# Anyone going to Tulsa bottle show 7-7-12?



## flasherr (Jun 26, 2012)

Just wondering who might be going to the Tulsa Bottle show coming up. Also wondering what you might have you plan to sell. Im not like alot  of the guys there im not looking for the rare expensive stuff. Just stuff i like or can buy right for resale.


----------



## epackage (Jun 26, 2012)

I would if it were closer to Jersey, have a great time flash..


----------



## bottlekid76 (Jun 27, 2012)

I will most likely be there. []

 ~Tim


----------



## flasherr (Jul 1, 2012)

bump


----------



## flasherr (Jul 3, 2012)

Just looking to see who might be going to this show so far not much response. bottlekid you setting up or just going to buy?


----------



## bottlekid76 (Jul 3, 2012)

Hiya Brian,

 Not alot of folks here in our neck of the woods.
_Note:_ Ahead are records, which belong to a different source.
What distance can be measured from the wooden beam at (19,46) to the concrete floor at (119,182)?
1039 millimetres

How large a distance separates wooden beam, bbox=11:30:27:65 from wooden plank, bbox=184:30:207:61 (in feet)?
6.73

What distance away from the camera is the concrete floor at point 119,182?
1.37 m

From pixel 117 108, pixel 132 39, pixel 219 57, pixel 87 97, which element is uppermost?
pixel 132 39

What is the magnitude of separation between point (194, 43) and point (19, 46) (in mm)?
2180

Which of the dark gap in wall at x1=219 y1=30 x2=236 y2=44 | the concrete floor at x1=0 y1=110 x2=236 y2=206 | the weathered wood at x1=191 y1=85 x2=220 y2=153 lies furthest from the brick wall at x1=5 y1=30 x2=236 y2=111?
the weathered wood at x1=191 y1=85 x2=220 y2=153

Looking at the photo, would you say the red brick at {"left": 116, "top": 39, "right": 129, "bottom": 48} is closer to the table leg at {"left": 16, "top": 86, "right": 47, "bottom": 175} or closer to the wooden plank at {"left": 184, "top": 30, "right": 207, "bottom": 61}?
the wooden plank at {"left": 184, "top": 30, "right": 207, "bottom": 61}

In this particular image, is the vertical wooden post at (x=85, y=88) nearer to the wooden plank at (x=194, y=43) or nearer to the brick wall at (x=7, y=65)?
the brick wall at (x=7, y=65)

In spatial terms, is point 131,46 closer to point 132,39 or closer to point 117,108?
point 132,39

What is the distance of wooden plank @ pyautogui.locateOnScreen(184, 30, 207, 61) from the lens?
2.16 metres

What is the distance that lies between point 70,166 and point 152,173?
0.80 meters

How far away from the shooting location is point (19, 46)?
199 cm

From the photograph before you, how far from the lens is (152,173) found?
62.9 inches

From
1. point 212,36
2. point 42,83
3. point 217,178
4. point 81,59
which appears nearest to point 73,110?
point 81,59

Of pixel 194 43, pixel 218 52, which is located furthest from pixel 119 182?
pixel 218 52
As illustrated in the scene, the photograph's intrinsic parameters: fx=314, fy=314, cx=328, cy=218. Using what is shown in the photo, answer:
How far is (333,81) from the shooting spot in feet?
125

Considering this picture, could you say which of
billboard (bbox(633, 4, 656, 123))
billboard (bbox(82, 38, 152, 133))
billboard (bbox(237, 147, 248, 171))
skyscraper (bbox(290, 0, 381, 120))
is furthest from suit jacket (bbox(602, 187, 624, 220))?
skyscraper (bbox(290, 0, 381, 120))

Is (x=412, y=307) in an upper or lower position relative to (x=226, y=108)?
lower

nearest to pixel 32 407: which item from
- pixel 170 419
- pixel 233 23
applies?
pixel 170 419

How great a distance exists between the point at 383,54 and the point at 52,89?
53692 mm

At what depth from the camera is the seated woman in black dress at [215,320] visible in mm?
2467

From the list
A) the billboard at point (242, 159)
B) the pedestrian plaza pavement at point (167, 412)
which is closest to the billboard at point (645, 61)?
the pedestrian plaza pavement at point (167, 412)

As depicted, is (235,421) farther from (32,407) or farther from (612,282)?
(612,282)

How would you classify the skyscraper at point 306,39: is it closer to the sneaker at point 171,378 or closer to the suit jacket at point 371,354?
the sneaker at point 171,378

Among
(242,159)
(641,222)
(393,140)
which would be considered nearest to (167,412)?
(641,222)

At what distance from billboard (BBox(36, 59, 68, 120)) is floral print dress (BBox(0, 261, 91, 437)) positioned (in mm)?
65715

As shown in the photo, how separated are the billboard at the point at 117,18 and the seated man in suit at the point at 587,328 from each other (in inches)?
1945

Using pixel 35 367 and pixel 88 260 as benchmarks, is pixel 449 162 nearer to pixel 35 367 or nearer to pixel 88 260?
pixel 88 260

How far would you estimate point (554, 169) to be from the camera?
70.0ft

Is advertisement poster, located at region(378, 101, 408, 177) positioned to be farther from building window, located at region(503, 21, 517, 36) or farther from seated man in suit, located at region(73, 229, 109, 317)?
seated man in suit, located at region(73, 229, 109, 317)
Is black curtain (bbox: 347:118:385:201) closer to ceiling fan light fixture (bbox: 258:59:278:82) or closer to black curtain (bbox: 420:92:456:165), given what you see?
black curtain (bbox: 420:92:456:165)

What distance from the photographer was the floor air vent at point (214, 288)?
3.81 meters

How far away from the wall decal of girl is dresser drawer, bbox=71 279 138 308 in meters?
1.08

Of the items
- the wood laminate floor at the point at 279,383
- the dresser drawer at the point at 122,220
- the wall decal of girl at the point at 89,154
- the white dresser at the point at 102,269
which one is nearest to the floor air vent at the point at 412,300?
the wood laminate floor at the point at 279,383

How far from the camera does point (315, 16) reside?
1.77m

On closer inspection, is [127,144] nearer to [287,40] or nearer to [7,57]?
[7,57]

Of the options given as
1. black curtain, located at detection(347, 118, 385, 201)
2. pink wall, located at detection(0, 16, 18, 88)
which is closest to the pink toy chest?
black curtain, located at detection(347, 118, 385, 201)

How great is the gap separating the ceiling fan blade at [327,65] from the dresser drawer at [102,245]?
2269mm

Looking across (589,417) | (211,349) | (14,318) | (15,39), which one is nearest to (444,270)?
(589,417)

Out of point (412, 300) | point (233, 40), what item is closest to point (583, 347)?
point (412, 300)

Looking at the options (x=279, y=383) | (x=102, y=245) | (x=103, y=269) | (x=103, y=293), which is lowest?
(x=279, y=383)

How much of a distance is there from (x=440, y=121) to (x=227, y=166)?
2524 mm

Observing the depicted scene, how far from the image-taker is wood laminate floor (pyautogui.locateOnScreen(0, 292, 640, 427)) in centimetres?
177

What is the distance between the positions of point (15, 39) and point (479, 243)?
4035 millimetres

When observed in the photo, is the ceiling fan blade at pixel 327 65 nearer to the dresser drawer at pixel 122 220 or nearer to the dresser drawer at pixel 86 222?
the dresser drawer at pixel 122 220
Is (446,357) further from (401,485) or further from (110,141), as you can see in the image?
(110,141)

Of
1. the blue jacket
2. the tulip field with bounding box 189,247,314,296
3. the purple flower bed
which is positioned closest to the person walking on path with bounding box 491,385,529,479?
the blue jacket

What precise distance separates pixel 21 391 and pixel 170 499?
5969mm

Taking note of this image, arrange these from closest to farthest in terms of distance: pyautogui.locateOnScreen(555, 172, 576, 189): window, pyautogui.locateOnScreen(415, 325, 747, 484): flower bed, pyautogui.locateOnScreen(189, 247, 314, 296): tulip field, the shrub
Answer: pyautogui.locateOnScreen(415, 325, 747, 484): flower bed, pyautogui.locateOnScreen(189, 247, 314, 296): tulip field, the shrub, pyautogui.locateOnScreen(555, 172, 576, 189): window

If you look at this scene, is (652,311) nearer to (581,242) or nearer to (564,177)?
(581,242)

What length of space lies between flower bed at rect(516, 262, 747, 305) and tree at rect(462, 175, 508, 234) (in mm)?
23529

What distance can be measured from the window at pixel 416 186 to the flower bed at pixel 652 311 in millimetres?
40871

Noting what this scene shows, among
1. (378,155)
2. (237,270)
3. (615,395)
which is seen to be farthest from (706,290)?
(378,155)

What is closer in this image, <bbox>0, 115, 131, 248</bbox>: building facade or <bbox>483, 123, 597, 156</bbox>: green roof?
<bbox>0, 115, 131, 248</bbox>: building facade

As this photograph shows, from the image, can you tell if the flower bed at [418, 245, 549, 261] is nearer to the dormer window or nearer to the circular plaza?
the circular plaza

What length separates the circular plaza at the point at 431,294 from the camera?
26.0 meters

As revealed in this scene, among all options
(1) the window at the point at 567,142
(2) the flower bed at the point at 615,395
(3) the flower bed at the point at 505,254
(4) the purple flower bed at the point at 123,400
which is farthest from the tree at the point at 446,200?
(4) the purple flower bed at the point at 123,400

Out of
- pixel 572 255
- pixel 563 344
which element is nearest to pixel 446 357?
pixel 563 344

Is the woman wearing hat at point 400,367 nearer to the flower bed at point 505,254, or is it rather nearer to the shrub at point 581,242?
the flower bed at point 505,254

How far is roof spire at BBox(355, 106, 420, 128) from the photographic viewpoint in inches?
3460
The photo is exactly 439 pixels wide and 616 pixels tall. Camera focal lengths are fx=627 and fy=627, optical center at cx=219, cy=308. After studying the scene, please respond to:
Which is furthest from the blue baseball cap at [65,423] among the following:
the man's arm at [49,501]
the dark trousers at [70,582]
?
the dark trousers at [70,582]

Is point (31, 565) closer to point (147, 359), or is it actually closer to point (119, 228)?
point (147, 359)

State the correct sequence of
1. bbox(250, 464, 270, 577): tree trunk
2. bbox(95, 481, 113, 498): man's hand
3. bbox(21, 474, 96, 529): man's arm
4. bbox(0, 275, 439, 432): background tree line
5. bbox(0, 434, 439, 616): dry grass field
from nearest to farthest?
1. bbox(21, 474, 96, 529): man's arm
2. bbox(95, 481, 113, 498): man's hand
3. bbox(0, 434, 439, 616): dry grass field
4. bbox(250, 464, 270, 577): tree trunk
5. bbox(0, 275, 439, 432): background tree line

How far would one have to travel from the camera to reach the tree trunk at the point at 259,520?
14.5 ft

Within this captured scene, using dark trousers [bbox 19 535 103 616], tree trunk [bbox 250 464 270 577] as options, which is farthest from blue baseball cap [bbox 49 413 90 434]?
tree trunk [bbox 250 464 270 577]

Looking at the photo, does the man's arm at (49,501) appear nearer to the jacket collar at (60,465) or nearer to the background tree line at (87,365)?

I'll be going with a couple friends of mine. We aren't setting up but hope to make a good find or two []

 ~Tim


----------



## flasherr (Jul 3, 2012)

Well if you see this guy walking around its me. hopefully ill be cleaner up there lol
	

	
	
		
		

		
		
	


	




 If i can find my ABN shirt ill wear it


----------



## bottlekid76 (Jul 3, 2012)

Ok cool,

 I'll keep an eye out for ya. Good luck at the show!

 ~Tim


----------



## stlouisbottles (Jul 4, 2012)

I am thinking about it, how big of a show is it?


----------



## flasherr (Jul 4, 2012)

i havent been in several years. That year it wasnt huge but there is a flea market going on at same time in the smae building so there will be lots of vendors even though alot wont have bottles but other stuff. i know the flea market part was sold out of over 200 spaces.


----------